Наряду с этим, Франция переживает сегодня острейший со времен де Голля кризис общенациональной политической идентичности, связанной не только с противостоянием, но и с исчерпанностью традиционных версий «правой» и «левой» идеологий.
Невероятное для Франции политическое «торжество» «правых» с их намерением в корне изменить сам образ жизни страны чреват расколами, по сравнению с которыми выступления студенчества и обитателей «цветных пригородов» могут показаться «легкой разминкой» перед основными «социальными битвами». Россия, с ее видимым общественно-политическим единством, так и не преодолела сегодня социально-политического раскола и атомизации 1990х годов, что грозит ей, в случае сколько-нибудь масштабного политического и экономического кризиса, масштабными потрясениями, не уступающими французским.
Итак, констатируем. Франция, и Россия имеют масштабные и амбициозные планы развития на обозримый политический период. В то же время реалистичность этих проектов и их реализуемость как таковая остаются под большим вопросом - в силу непроработанности либо практического отсутствия механизмов их реализации, а также в связи с отсутствием у элит обеих стран ясного образа будущего.
Таким образом, сравнение политической ситуации во Франции и России накануне модернизационного рывка, от которого зависит судьба самих этих государств и наций, показывает, как трудны реформы в расколотом обществе, в условиях «несолидарного» характера элиты и раскола в обществе, где сложилась устойчивая традиция преобразований «сверху» при слабых традициях «гражданской самоорганизации» и низкой активности граждан.
Наконец, неизбежно ставится под сомнение сама «проводимость в жизнь» либеральной стратегии в странах, имеющих глубокие государственнические и левые политические традиции.
Так или иначе, Франция начала масштабную политическую и социально-экономическую модернизацию несколько раньше России, благодаря чему российская элита имеет возможность анализировать французский опыт, дабы не преумножать собственные ошибки.
Однако итоговые решения неизбежно будут приниматься исходя из собственной политической традиции и интуиции, ибо процесс национальной модернизации, как известно, всегда уникален по своему содержанию и не допускает механического заимствования чужого опыта.
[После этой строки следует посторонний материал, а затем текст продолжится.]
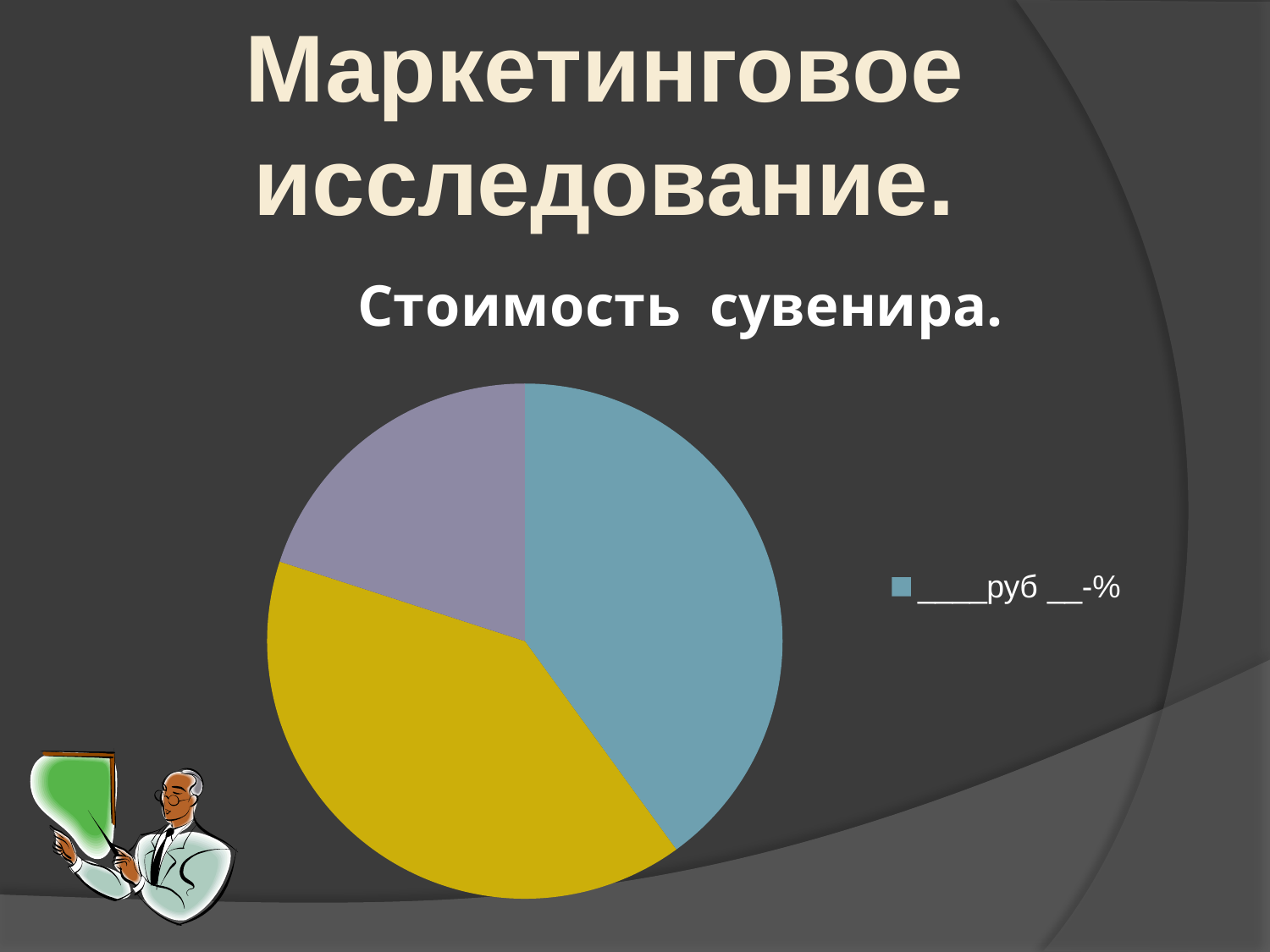
Which slice of the pie chart is the smallest? the purple slice What kind of chart is shown on the slide? pie chart How many slices does the pie chart have? 3 What is the title of the pie chart? Стоимость сувенира. Which is larger in the pie chart, the blue slice or the purple slice? the blue slice Which is larger in the pie chart, the yellow slice or the purple slice? the yellow slice What text does the legend entry of the pie chart show? ____руб __-% How many entries does the legend of the pie chart list? 1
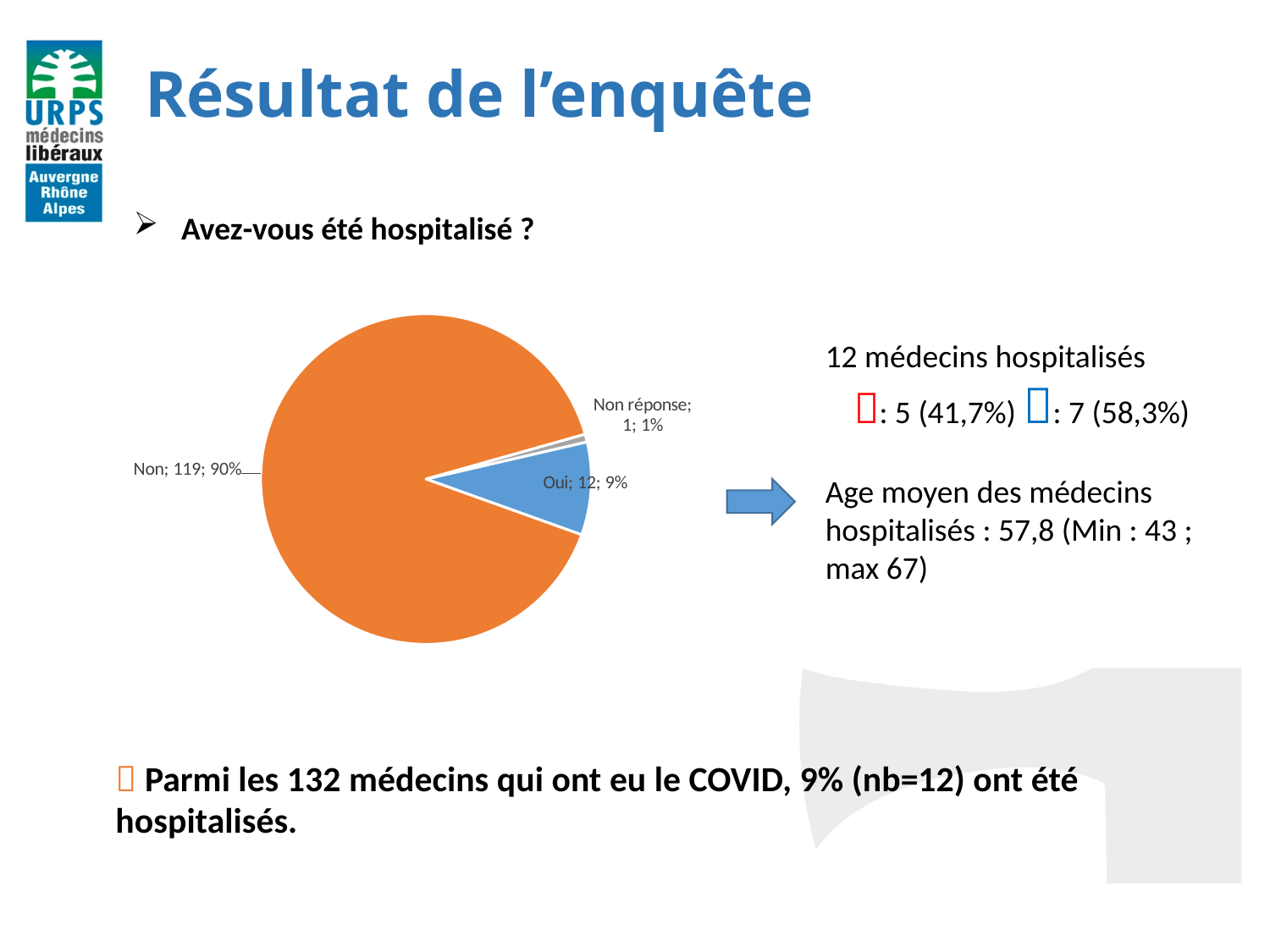
What percentage share does the 'Oui' slice represent? 9% What is the count for the 'Non' slice? 119 Which slice is the smallest? Non réponse What is the count for the 'Non réponse' slice? 1 What colour is the 'Oui' slice? blue Which is larger, the 'Oui' slice or the 'Non réponse' slice? Oui What kind of chart is shown on the slide? pie chart Which slice is the largest? Non What is the count for the 'Oui' slice? 12 What is the difference between the 'Non' count and the 'Oui' count? 107 How many slices does the pie chart have? 3 What percentage share does the 'Non' slice represent? 90%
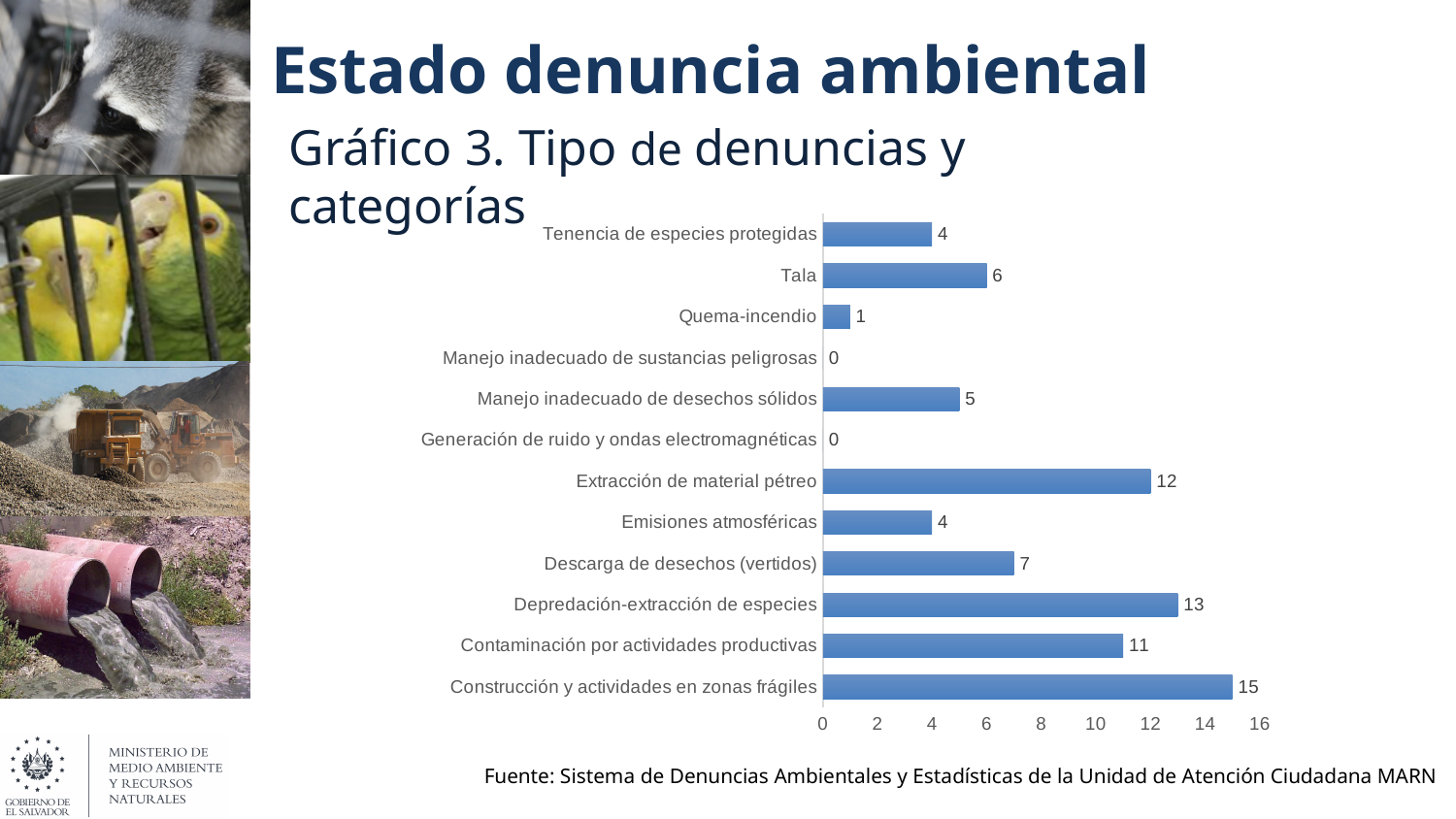
What is the value for Extracción de material pétreo? 12 What is the value for Construcción y actividades en zonas frágiles? 15 What kind of chart is shown on the slide? Bar chart What is the difference between Depredación-extracción de especies and Contaminación por actividades productivas? 2 Which categories have a value of 0? Manejo inadecuado de sustancias peligrosas and Generación de ruido y ondas electromagnéticas What is the value for Tala? 6 Is the value for Extracción de material pétreo greater or less than 10? greater Which category has the highest value? Construcción y actividades en zonas frágiles What is the title of the chart? Gráfico 3. Tipo de denuncias y categorías Which is larger, Descarga de desechos (vertidos) or Emisiones atmosféricas? Descarga de desechos (vertidos) How many categories are shown in the chart? 12 What is the maximum value shown on the horizontal axis? 16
[1] См.: Le rapport Attali veut accelerer la mutation de la France // Le Monde. — 2008. — 21 janvier.
[2] Все перечисленные французские проблемы, разумеется, не идут ни в какое сравнение с современными проблемами России, переживающей сегодня многочисленные порождения 1990х в виде «летальной демографии», деиндустриализации, разрушении социальной сферы и подрыве «социального капитала»; если Франция пытается выйти из-под тенет «государственного социализма» и «административного централизма», то современная Россия с трудом и в основном «по наитию» преодолевает последствия поспешного «ухода государства» и «стихийной децентрализации» предшествующего десятилетия.
[3] В современной России подобные «трансформационные риски», похоже, пока даже не просчитываются.